Currently, rustc spends 10% of no-opt time creating and destroying Substs structs. More specifically, Substs structs are interned, but they each contain 2 Vec-s, which have to be allocated and then freed when an already-interned Substs is re-interned, so I would like some way to intern Substs without allocating.

This could be done relatively easily with find_equiv: create a variant of Substs whose Vec-s are allocated on the stack, and look it up. If it isn’t found, create a real Substs and intern it.

However, the core team thinks find_equiv isn’t a good API for a hash-table. I think a good solution would be to add a HashInterner. I would like to use parts of std::collections::hash for it - so it should probably be in std.

An API would be something like

impl<'cx, T: Hash> HashInterner<'cx, T> {
    fn new() -> Self { /* .. */ }
    fn intern<K, F>(&mut self, k: K, f: F) -> &'cx T
        where K: PartialEq<T> + Hash,
              F: FnOnce(K) -> &'cx T
    { /* .. */ }


It sounds like you need …

dramatic pause

… Recycler! https://github.com/frankmcsherry/recycler

At least, I wrote it for you. Maybe it will help!


Do I get this right? You want to hash an object that does not yet exist?


I don’t want dead objects, I want live ones. I basically want some version of Hash Consing.


I can already hash such an object. I just want to check whether it exists within a hash table.


The intent here is that you could re-use the dead-but-memory-backed objects rather than repeatedly dropping and re-allocating them. It is a different solution to the problem that you actually have, that churning the allocator is expensive.


The dead-but-memory-backed objects here are just vectors of a bunch of different sizes.

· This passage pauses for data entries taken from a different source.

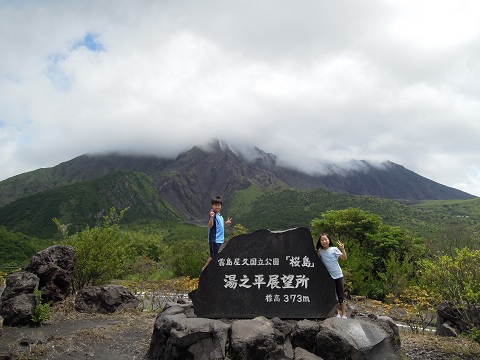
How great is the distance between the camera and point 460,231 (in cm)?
3058

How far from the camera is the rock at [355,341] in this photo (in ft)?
20.4

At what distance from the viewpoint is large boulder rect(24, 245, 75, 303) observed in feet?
32.4

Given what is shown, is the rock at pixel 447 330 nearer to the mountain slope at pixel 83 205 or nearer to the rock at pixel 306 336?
the rock at pixel 306 336

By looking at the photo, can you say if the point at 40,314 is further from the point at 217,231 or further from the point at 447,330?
the point at 447,330

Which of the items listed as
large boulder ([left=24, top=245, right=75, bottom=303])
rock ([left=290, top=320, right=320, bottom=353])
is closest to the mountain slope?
large boulder ([left=24, top=245, right=75, bottom=303])

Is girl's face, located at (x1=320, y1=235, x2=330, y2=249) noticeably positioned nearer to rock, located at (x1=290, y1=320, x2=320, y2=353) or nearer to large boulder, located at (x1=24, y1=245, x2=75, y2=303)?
rock, located at (x1=290, y1=320, x2=320, y2=353)

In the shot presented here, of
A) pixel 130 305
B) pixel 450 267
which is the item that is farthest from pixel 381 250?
pixel 130 305

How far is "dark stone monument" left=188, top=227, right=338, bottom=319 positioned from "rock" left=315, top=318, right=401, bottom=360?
716mm

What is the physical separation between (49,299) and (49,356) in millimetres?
3710

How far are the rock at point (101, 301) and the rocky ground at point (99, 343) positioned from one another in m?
1.02

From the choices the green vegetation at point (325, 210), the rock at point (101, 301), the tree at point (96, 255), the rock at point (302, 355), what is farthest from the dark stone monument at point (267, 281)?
the green vegetation at point (325, 210)

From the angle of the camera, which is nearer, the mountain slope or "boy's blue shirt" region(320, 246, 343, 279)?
"boy's blue shirt" region(320, 246, 343, 279)

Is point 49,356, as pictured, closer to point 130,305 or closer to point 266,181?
point 130,305

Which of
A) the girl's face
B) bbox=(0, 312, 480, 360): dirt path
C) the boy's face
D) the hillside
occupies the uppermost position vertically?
the hillside
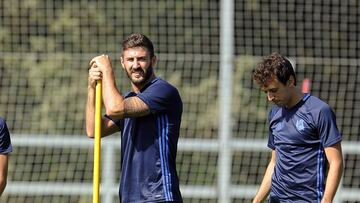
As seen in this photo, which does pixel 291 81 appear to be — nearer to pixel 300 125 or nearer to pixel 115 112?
pixel 300 125

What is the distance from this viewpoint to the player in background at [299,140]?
623 cm

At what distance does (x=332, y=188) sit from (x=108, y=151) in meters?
5.55

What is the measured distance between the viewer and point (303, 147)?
→ 6.39 meters

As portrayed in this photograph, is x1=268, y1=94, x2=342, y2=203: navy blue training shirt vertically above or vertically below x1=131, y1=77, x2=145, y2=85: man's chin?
below

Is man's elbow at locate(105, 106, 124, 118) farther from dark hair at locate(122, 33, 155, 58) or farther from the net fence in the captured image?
the net fence

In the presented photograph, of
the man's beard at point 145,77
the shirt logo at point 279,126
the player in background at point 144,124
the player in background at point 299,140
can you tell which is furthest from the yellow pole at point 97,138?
the shirt logo at point 279,126

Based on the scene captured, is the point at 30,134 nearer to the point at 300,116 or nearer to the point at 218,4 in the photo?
the point at 218,4

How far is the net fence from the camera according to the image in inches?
476

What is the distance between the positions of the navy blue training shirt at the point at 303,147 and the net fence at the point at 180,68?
4935mm

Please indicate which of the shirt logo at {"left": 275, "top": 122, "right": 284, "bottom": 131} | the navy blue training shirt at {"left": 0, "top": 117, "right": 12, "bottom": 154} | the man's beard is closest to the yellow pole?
the man's beard

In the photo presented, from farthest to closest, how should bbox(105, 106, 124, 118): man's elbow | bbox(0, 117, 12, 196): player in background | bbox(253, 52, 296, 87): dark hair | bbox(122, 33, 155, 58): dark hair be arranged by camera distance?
bbox(0, 117, 12, 196): player in background, bbox(253, 52, 296, 87): dark hair, bbox(122, 33, 155, 58): dark hair, bbox(105, 106, 124, 118): man's elbow

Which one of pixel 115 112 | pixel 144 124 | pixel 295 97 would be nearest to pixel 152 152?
pixel 144 124

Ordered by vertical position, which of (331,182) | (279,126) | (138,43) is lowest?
(331,182)

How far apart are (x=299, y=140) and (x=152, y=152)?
90 centimetres
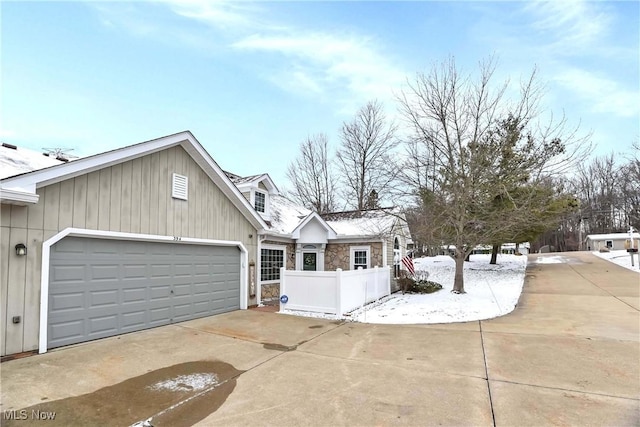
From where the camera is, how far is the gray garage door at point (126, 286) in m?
6.89

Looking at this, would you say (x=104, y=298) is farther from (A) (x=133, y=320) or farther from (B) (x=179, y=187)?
(B) (x=179, y=187)

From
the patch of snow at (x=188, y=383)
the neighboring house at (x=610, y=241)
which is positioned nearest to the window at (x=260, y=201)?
the patch of snow at (x=188, y=383)

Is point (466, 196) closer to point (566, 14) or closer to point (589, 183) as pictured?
point (566, 14)

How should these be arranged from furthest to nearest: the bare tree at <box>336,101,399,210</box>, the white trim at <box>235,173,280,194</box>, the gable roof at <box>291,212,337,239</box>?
the bare tree at <box>336,101,399,210</box>, the gable roof at <box>291,212,337,239</box>, the white trim at <box>235,173,280,194</box>

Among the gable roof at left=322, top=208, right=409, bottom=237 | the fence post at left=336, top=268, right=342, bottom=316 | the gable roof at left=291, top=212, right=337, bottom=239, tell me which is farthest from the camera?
the gable roof at left=322, top=208, right=409, bottom=237

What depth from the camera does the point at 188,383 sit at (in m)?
5.09

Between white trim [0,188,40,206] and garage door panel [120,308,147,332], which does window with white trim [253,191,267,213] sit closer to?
garage door panel [120,308,147,332]

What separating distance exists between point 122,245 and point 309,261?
9.12m

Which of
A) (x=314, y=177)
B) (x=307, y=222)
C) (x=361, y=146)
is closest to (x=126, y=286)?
(x=307, y=222)

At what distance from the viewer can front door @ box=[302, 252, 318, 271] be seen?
1595 cm

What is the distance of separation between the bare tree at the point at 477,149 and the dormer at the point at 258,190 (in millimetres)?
5963

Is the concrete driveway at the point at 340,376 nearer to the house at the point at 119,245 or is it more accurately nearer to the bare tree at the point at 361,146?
the house at the point at 119,245

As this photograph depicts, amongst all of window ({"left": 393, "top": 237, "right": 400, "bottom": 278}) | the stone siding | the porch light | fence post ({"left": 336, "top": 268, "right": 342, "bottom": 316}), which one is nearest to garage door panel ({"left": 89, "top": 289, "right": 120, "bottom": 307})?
the porch light

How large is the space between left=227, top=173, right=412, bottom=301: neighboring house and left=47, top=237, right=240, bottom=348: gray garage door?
10.7 feet
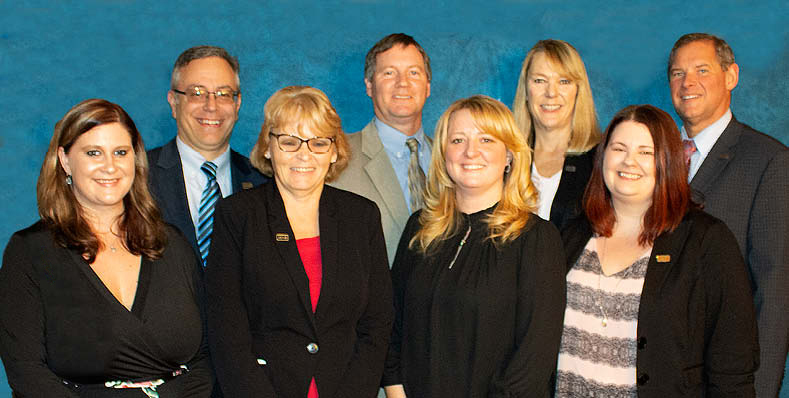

As I understand your post, repeatedly acquiring and releasing new “vectors of a bunch of different sizes” from the allocator is what makes your code slow at the moment. If, rather than ask the allocator to hand you two new fresh vectors for your Substs, you take two empty but allocated vectors from a Recycler, use them exactly as if you had allocated fresh vectors, and return them to the Recycler rather than let them drop, your code may go faster.


Incidentally, this sort of situation is where an inline allocator could shine. Since Rust has sized deallocation, both allocation and deallocation could in theory be optimized based on object sizes known at compile time, and they could turn into a handful of instructions each in the fast path. (Especially if you had constant offsets from %fs/%gs, but I guess that’s just fantasy in code that can be called from C.)

Though I suppose even that would find it hard to compete with stack allocation.


what is an inline allocator?


Sorry, I wasn’t clear; I just mean an allocator whose code gets inlined - the fast path, anyway. Like some modern mallocs, it would probably give each size class its own free list (singly linked?), cached in thread local storage, so there wouldn’t be a need for free slot merging, synchronization, etc in that path; it would just be popping and pushing an entry from the appropriate TLS linked list.

I don’t know if anyone has tried this in C or C++; maybe there’s some dealbreaker I haven’t thought of.


Did you ever figure out a solution to this issue? I’m running into this exact issue.